Instructions for the task
Please extract the material below, word for word, from the line containing "How should (x=137, y=64), (x=196, y=214), (x=192, y=88)" up to and including the last line of the material.

Rows
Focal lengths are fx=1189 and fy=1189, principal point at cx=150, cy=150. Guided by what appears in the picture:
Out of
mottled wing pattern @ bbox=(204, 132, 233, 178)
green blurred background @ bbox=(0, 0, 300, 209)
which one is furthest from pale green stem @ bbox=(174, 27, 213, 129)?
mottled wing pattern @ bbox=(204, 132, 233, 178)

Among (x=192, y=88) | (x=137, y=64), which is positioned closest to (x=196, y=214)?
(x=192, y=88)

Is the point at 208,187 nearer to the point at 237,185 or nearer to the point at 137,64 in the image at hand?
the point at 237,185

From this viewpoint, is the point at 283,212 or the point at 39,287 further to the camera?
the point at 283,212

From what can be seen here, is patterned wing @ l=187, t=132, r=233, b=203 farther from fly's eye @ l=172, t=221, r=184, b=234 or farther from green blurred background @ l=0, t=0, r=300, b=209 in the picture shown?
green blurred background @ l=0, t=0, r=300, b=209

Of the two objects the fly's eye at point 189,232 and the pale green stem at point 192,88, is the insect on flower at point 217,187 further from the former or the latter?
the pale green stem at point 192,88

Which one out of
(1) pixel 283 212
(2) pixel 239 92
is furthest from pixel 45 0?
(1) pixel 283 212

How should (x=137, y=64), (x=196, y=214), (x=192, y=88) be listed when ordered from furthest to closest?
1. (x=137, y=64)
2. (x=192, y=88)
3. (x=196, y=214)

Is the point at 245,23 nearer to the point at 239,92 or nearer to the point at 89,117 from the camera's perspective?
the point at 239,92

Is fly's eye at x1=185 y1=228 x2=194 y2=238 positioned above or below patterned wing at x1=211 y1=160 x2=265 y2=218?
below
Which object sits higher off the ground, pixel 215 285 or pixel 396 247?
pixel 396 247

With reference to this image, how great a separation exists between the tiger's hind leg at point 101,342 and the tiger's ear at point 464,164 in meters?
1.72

Response
How should (x=137, y=64), (x=196, y=214), (x=192, y=88) be listed when ordered from furthest to closest?
1. (x=137, y=64)
2. (x=192, y=88)
3. (x=196, y=214)

Is the point at 245,23 nearer to the point at 239,92 or nearer to the point at 89,117 from the camera's perspective?
the point at 239,92

Is fly's eye at x1=185 y1=228 x2=194 y2=238 positioned above or below patterned wing at x1=211 y1=160 x2=265 y2=218?
below
Which object sits higher off the ground, pixel 215 285 or pixel 396 247?
pixel 396 247

With reference to this image, how great a separation exists between the tiger's hind leg at point 101,342 and the tiger's ear at point 464,164 in meters?
1.72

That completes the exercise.